Question 1: What is the Diagnostic and Statistical Manual of Mental Disorders?

Answer 1: To better classify mental disorders, the Diagnostic and Statistical Manual of Mental Disorders has been the key resource for recognizing clinical abnormalities of personality or mental health. Originally, the United States developed the classification system with the need to collect statistical information on idiocy or insanity in the 1840s, and later to better classify the recognizable symptoms of men returning from World War II. Over time, seven categories were recognized, and what developed throughout its evolution was essentially a glossary of recognized mental disorders. It is in its 4th revision, and thus named the Diagnostic and Statistical Manual of Mental Disorders IV – Text Revision (DSM-IV-TR).

Although it is a useful tool in diagnosing patients, the American Psychiatric Association (2000) states that, “compelling literature documents that there is much ‘physical’ in ‘mental’ disorders and much ‘mental’ in ‘physical’ disorders… it must be admitted that no definition adequately specifies precise boundaries for the concept of ‘mental disorder.'”

Question 2: What are the most commonly explored disorders seen in most clinics and therapeutic environments?
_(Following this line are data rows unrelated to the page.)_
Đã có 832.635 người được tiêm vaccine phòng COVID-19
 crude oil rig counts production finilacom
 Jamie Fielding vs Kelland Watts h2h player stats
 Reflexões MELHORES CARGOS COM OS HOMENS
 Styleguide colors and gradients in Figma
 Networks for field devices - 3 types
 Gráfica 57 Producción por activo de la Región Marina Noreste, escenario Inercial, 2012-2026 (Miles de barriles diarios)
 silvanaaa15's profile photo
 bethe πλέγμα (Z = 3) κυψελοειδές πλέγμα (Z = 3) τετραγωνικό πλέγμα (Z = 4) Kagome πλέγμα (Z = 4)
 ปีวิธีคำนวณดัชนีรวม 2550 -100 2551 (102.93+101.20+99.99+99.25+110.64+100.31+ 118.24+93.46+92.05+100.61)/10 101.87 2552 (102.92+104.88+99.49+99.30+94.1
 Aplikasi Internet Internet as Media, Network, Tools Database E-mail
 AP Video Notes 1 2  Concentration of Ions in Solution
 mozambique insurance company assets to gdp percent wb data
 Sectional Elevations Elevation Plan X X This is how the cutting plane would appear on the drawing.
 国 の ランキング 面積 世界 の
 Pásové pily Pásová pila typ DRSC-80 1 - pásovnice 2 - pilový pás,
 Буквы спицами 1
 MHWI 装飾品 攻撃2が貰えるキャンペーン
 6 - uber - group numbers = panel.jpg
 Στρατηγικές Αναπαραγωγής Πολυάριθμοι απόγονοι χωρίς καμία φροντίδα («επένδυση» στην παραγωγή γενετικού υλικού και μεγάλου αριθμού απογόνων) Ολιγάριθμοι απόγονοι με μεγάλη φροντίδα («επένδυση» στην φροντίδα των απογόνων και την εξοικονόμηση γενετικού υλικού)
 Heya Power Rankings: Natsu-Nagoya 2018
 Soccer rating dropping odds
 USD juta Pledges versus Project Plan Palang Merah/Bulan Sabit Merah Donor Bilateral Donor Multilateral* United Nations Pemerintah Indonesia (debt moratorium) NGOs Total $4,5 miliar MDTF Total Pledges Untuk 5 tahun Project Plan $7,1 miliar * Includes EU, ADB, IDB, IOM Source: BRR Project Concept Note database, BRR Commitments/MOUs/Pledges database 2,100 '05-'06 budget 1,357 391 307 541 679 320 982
Answer 2: The most commonly explored disorders as seen in most clinics and therapeutic environments are the following:

  • Substance-related disorders:Alcohol and drug-related addictions
  • Mood disorders:Depressive or bipolar disorders
  • Anxiety disorders:Panic or anxiety, phobia, posttraumatic stress disorder (PTSD), and obsessive-compulsive behaviors
  • Eating disorders:Anorexia or bulimia
  • Personality disorders:Unique classification (Axis II) and includes schizophrenia, antisocial personality, borderline, narcissistic, avoidant, dependent, and obsessive compulsive personality disorder
  • Other conditions of clinical attention:Relational, grief, academic, social, spiritual, acculturation, or occupational issues.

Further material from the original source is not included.